— Aim —
Give back the lines below word for word, and leave the pictures out.

*-*-*

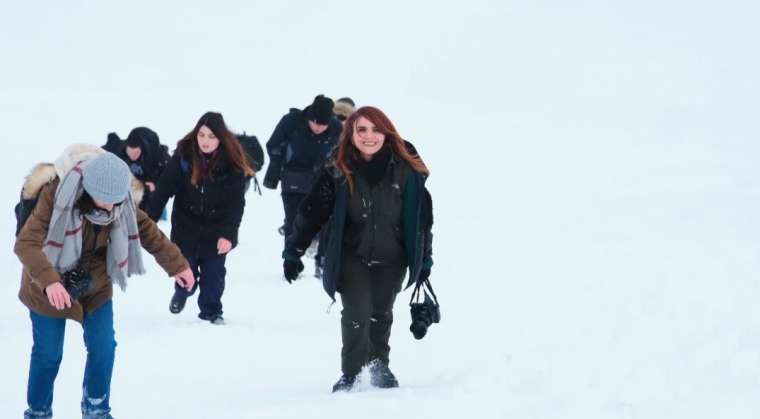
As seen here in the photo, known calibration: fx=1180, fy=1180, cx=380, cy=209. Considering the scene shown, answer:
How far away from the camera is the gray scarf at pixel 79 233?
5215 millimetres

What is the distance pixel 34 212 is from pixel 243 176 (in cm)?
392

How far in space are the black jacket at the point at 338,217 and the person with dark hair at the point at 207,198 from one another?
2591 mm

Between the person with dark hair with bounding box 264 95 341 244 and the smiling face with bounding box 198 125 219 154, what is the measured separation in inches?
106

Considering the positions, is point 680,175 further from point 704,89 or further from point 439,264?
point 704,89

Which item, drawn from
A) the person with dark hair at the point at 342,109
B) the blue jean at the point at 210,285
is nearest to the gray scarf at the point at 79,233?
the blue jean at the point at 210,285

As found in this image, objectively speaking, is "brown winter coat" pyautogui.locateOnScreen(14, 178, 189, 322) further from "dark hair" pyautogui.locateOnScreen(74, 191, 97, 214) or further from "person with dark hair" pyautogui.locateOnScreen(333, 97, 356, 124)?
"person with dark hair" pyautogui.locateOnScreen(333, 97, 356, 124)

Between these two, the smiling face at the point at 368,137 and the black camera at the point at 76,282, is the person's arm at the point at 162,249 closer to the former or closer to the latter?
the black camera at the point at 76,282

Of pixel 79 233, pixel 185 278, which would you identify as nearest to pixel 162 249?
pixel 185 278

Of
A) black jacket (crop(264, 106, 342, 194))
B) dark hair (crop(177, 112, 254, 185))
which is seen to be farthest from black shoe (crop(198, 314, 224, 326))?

*-*-*

— Response to this exercise —
As seen here in the photo, known calibration: fx=1180, fy=1180, cx=380, cy=209. Considering the scene shown, answer:
How far away from the camera is the gray scarf at pixel 79 233?
5215 millimetres

What is the distance pixel 34 212 is from pixel 243 176 (in cm)?
392

How far in space are the black jacket at the point at 338,217 and the person with dark hair at the point at 207,198 from one another?
2591 mm

Between the person with dark hair with bounding box 264 95 341 244 and the smiling face with bounding box 198 125 219 154, what is the measured separation in inches?
106

Considering the positions, is point 680,175 further from point 704,89 or further from point 439,264?
point 704,89

Which item, drawn from
A) the person with dark hair at the point at 342,109
B) the blue jean at the point at 210,285
is nearest to the gray scarf at the point at 79,233?
the blue jean at the point at 210,285

As found in this image, objectively speaking, is "brown winter coat" pyautogui.locateOnScreen(14, 178, 189, 322) further from "dark hair" pyautogui.locateOnScreen(74, 191, 97, 214) or further from "person with dark hair" pyautogui.locateOnScreen(333, 97, 356, 124)?
"person with dark hair" pyautogui.locateOnScreen(333, 97, 356, 124)

Between these two, the smiling face at the point at 368,137 and the black camera at the point at 76,282, is the person's arm at the point at 162,249 closer to the former or closer to the latter?
the black camera at the point at 76,282

Of pixel 79 233, pixel 185 278, which would you identify as nearest to pixel 162 249?
pixel 185 278

Of
A) black jacket (crop(264, 106, 342, 194))
B) dark hair (crop(177, 112, 254, 185))
which is seen to be farthest from black shoe (crop(198, 314, 224, 326))?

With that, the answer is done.